La vida de un hombre puede
  estar dibujada hasta la monotonía en cada uno sus detalles y, de pronto, un
  suceso inesperado le obliga a dar un vuelco. Eso fue lo que sucedió cuando,
  antes de partir, el visitante dejó un billete de cinco dólares en la mano de
  Matica, cuyo lema para no trabajar era: "Si te aprieta el cinturón, te
  comes el cinturón", dejándolo tan pasmado que no atinó ni a dar la
  bendición, como hacía con la hija cuando le traía el almuerzo. 
De momento fue a celebrar con
  una botella de Chispa de Tren, ron clandestino hecho para matar las penas, el
  hígado y la conciencia a una velocidad pasmosa. Dado su poco exigente gusto
  en materia etílica y a que, de vez en vez, los vecinos le daban un vasito de
  lo que estuvieran bebiendo, con aquellas cinco milagrosas dádivas tuvo para
  varias jornadas... Cuando se vio de nuevo sin el preciado líquido, una genial
  idea iluminó la parte lúcida de su mente. 

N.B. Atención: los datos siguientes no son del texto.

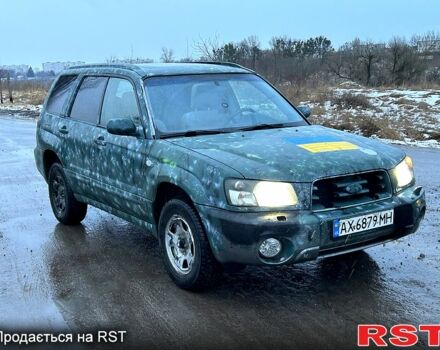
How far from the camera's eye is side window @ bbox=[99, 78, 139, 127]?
5.11 meters

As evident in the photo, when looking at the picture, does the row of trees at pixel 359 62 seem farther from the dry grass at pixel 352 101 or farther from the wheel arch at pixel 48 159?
the wheel arch at pixel 48 159

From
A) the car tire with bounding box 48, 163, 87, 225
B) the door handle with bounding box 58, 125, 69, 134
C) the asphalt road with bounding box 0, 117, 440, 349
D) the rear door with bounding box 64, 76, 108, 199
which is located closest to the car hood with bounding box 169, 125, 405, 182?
the asphalt road with bounding box 0, 117, 440, 349

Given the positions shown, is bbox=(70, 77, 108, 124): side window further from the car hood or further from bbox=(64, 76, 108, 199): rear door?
the car hood

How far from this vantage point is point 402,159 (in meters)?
4.43

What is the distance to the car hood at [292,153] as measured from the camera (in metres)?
3.87

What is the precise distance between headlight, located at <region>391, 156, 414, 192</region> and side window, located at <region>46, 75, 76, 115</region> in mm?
3796

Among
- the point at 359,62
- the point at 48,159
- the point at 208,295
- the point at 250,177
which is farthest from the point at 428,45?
the point at 250,177

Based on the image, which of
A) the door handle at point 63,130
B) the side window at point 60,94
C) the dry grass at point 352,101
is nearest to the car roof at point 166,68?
the side window at point 60,94

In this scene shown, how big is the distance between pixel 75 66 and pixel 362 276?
13.5ft

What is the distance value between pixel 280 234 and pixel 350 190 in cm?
64

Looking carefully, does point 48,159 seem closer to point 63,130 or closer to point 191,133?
point 63,130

Al día siguiente se instaló en
  lo que sería su puesto fijo, con un sombrero para él y otro para Mariguana,
  caja de cigarros en mano y un cartel que decía: 
"Retrate al perro fumador
  por un dólar" 
El éxito fue inmediato, nadie
  diría que un perro tan desaliñado diera para tanto. Fue mejorando el tocado,
  agregando el chalequito, el lazo, entrenándolo para que se mantuviera
  erguido... Sacaba para la bebida y conocía a gente de todas partes; le
  regalaban mecheros, llaveros, bolígrafos que él recogía en una bolsita con el
  emblema “Lo mío primero”, cuando la falta de iluminación le indicaba la
  llegada del final de su jornada y regalaba a los vecinos del callejón, que
  por primera vez vieron compensados los tragos del pasado. 
Se hizo tan popular que los
  trabajadores del Museo de Arte Colonial lo fueron integrando a su vetusta
  arquitectura. Cierta vez, un policía recién asignado a la zona se lo fue a
  llevar y le vino arriba una avalancha de vecinos,  de grabadores del
  Taller de Gráfica - situado al fondo del Callejón -, de camareros del
  restaurante El Patio, de floristas vestidas con batones y collares de diosas
  africanas poseedoras de permiso legal para dejarse retratar por los turistas,
  de peinadoras de trencitas, de integrantes del grupo musical “Los Mambisitos”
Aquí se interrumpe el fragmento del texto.